(Problem to solve): When checking the entries below, count every line with the word "value", then give only that number.

Start of Block

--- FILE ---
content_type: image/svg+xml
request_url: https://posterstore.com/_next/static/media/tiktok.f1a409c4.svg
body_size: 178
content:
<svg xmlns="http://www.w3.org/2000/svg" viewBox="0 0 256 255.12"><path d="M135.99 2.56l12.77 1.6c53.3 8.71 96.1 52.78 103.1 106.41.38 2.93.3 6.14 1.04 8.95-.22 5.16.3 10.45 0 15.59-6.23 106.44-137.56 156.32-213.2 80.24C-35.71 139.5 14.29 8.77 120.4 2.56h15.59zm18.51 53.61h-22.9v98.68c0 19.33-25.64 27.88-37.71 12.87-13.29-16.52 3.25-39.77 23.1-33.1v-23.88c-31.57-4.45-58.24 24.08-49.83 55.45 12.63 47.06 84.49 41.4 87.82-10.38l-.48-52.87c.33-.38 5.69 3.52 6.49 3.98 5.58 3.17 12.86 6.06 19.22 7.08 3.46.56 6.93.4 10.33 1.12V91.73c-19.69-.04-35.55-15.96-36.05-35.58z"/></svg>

End of Block
Start of Block

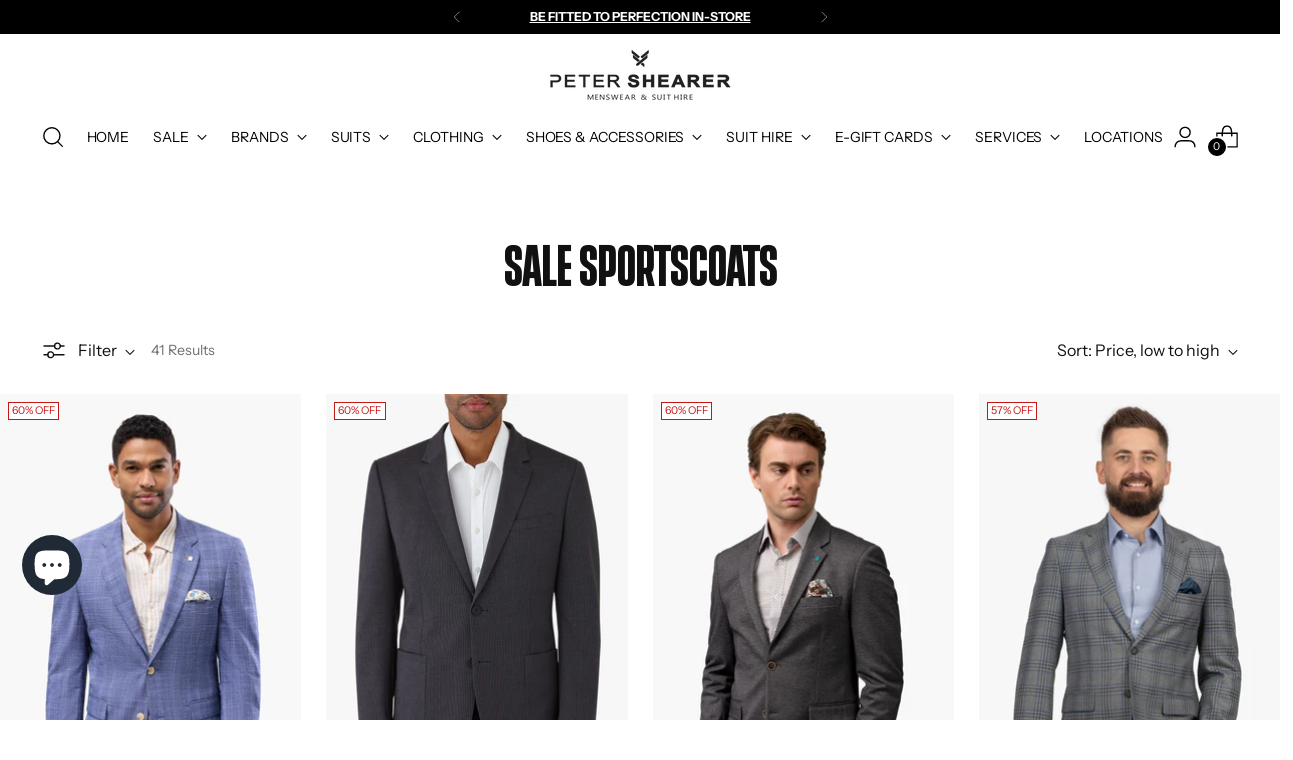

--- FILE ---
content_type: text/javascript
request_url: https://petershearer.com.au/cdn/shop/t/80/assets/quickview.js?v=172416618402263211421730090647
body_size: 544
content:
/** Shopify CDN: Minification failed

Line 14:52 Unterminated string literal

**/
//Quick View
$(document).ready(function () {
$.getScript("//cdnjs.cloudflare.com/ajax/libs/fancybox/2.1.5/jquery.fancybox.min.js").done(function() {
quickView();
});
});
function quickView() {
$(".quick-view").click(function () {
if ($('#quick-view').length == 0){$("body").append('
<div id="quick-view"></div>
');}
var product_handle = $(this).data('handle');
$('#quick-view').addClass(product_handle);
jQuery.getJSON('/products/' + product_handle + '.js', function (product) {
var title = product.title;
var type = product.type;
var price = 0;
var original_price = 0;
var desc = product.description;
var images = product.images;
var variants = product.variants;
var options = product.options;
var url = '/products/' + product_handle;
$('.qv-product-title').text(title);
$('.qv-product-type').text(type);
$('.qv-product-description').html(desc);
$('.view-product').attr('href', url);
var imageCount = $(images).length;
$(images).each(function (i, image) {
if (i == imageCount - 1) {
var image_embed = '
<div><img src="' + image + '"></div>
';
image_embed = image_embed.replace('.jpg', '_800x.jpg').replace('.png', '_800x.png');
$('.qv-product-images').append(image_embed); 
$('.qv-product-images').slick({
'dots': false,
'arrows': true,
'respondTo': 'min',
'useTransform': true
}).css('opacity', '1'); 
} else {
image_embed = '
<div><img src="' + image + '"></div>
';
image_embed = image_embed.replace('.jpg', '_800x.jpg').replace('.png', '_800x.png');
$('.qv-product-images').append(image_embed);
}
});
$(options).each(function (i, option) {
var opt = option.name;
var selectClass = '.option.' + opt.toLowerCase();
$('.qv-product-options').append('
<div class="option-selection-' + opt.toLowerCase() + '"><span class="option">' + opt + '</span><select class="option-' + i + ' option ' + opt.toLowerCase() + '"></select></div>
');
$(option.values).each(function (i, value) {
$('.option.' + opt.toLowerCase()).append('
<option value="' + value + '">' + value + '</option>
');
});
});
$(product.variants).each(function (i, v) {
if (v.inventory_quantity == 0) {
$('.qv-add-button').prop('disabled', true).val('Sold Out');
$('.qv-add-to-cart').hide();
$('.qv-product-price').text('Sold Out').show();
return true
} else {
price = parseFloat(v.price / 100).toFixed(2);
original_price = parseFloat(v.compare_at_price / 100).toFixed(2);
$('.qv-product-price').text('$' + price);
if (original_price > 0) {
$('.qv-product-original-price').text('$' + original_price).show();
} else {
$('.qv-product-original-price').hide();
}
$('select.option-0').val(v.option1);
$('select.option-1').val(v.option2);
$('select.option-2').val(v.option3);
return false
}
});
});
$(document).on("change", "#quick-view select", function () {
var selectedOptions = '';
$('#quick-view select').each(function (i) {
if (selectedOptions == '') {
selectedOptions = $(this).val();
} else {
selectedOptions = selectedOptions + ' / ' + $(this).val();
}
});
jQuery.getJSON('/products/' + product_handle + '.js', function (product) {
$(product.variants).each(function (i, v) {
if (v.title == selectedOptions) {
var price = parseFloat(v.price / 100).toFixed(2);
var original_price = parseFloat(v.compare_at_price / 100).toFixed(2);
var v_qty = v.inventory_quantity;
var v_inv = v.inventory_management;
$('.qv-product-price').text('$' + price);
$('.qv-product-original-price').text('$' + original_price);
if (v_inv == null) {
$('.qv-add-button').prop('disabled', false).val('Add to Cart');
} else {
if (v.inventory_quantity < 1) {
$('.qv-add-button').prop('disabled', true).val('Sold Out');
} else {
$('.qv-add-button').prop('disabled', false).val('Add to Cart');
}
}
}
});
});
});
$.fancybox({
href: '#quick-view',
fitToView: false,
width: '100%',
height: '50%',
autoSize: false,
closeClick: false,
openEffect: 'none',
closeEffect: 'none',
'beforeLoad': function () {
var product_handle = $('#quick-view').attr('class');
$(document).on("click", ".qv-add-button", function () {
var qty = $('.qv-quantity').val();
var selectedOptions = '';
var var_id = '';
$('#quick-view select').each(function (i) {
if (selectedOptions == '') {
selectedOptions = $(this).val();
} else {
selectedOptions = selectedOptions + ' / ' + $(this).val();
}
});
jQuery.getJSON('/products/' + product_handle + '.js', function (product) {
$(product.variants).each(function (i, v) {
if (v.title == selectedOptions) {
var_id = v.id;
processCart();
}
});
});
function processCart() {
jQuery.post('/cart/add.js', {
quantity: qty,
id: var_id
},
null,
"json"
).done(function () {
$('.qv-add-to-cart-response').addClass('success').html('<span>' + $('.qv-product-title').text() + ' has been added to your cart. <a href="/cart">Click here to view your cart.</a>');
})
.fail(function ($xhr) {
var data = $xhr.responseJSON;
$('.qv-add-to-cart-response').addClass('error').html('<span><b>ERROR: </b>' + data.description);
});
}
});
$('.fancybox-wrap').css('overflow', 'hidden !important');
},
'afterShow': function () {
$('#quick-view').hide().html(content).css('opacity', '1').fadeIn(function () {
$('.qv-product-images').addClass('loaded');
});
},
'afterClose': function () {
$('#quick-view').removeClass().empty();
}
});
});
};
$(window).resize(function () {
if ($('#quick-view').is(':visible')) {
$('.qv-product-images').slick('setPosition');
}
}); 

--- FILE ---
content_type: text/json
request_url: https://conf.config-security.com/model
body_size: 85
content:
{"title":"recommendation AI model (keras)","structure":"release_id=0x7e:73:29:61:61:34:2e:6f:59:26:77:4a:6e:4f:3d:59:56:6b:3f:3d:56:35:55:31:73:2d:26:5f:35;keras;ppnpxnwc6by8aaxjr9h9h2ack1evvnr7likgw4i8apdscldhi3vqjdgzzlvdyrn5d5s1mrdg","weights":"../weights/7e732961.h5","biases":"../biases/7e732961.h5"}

End of Block
Start of Block

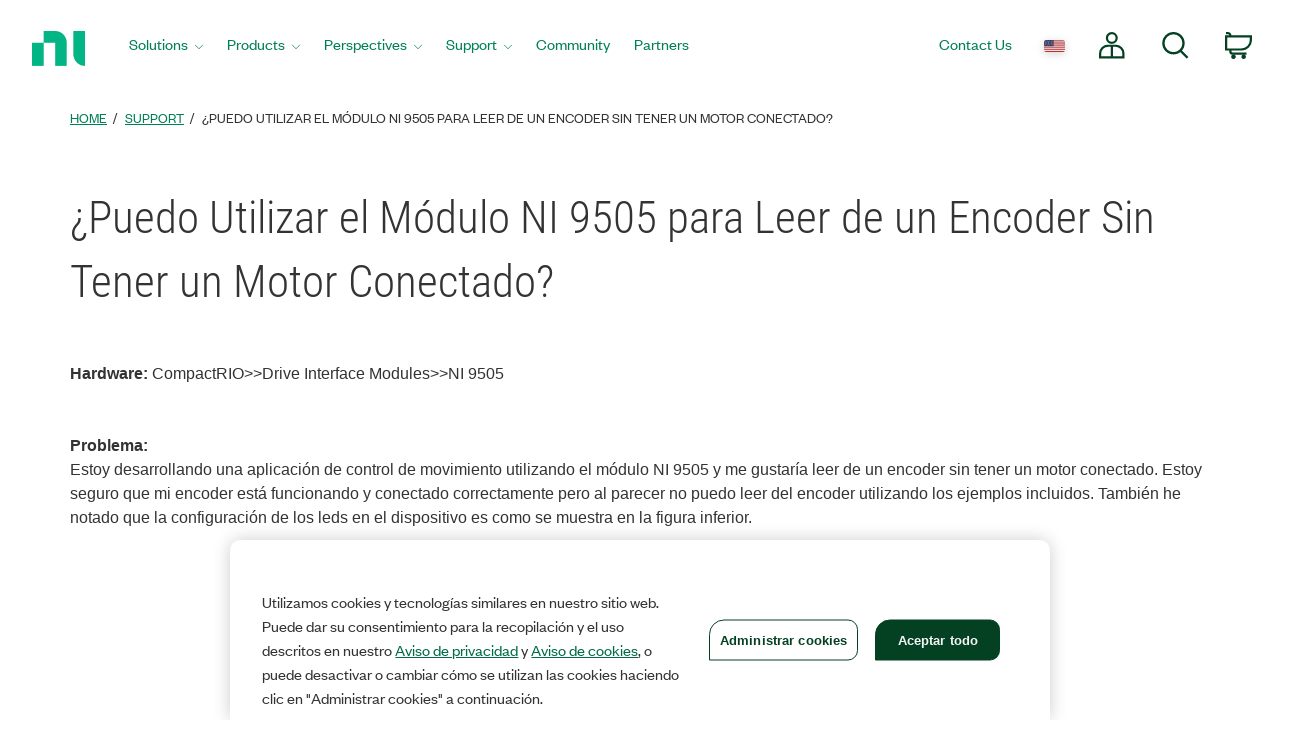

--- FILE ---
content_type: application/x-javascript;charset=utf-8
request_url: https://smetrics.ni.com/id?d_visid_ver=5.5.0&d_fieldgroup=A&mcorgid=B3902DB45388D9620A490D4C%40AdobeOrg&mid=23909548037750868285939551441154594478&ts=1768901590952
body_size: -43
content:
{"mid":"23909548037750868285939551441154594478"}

End of Block

(Exercise output): 2